• [Task to complete]: Take from the entries below the stretch from the line with "61f9a23f566 Bel Air" through the line with "El motivo del", and return it exactly, leaving the pictures out.
---------- Material for this task
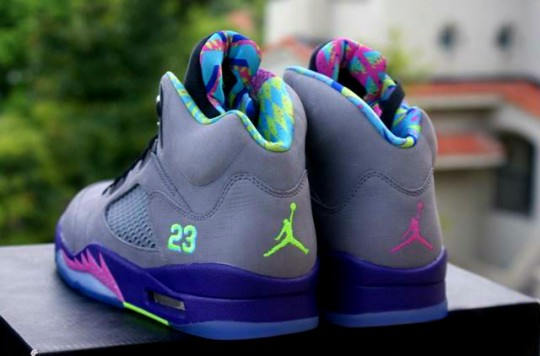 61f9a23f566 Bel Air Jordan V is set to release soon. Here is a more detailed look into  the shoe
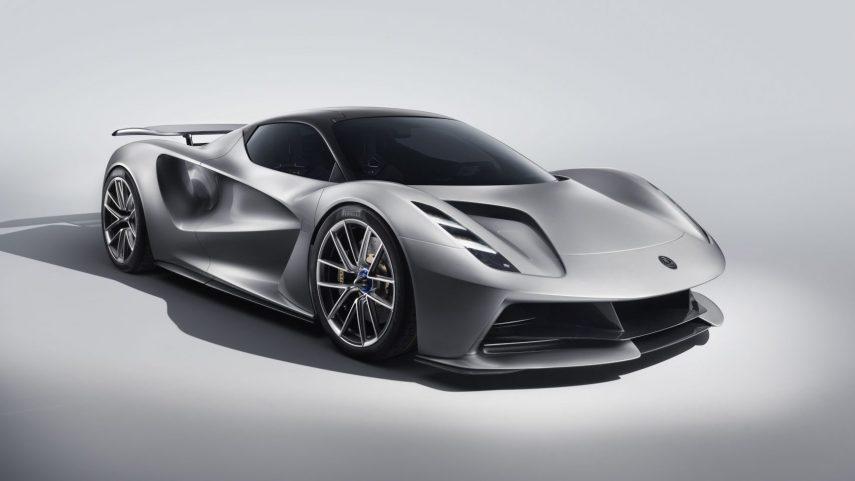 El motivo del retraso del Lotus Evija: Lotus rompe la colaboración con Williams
--------------------
---------- Material for this task
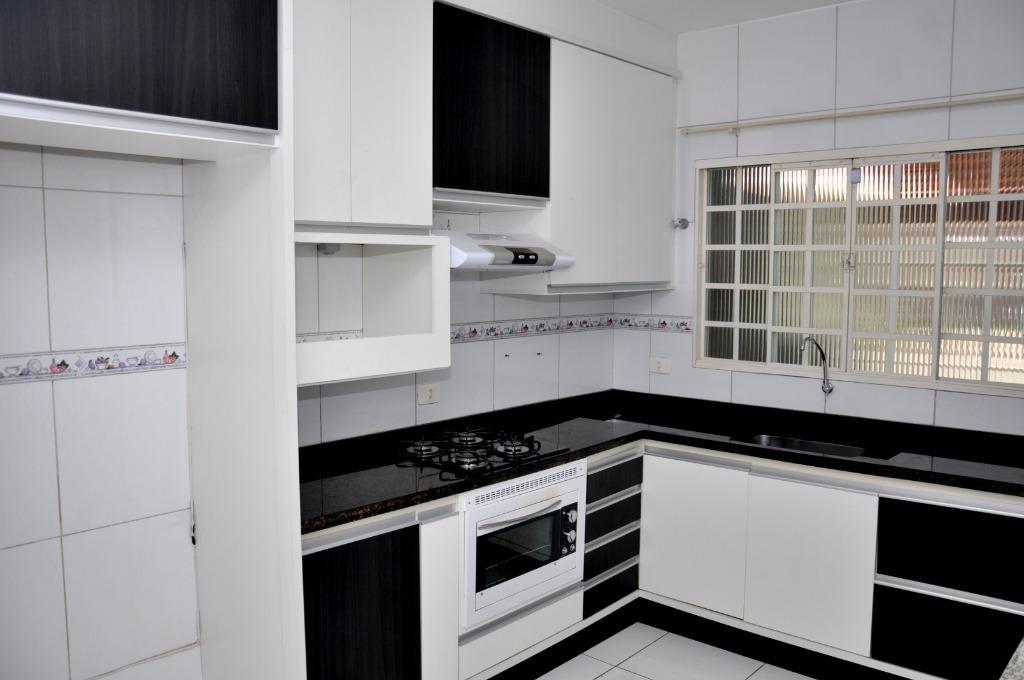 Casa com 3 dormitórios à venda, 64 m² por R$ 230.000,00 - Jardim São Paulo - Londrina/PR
--------------------
• [Answer for this exercise]:
 61f9a23f566 Bel Air Jordan V is set to release soon. Here is a more detailed look into  the shoe
 El motivo del retraso del Lotus Evija: Lotus rompe la colaboración con Williams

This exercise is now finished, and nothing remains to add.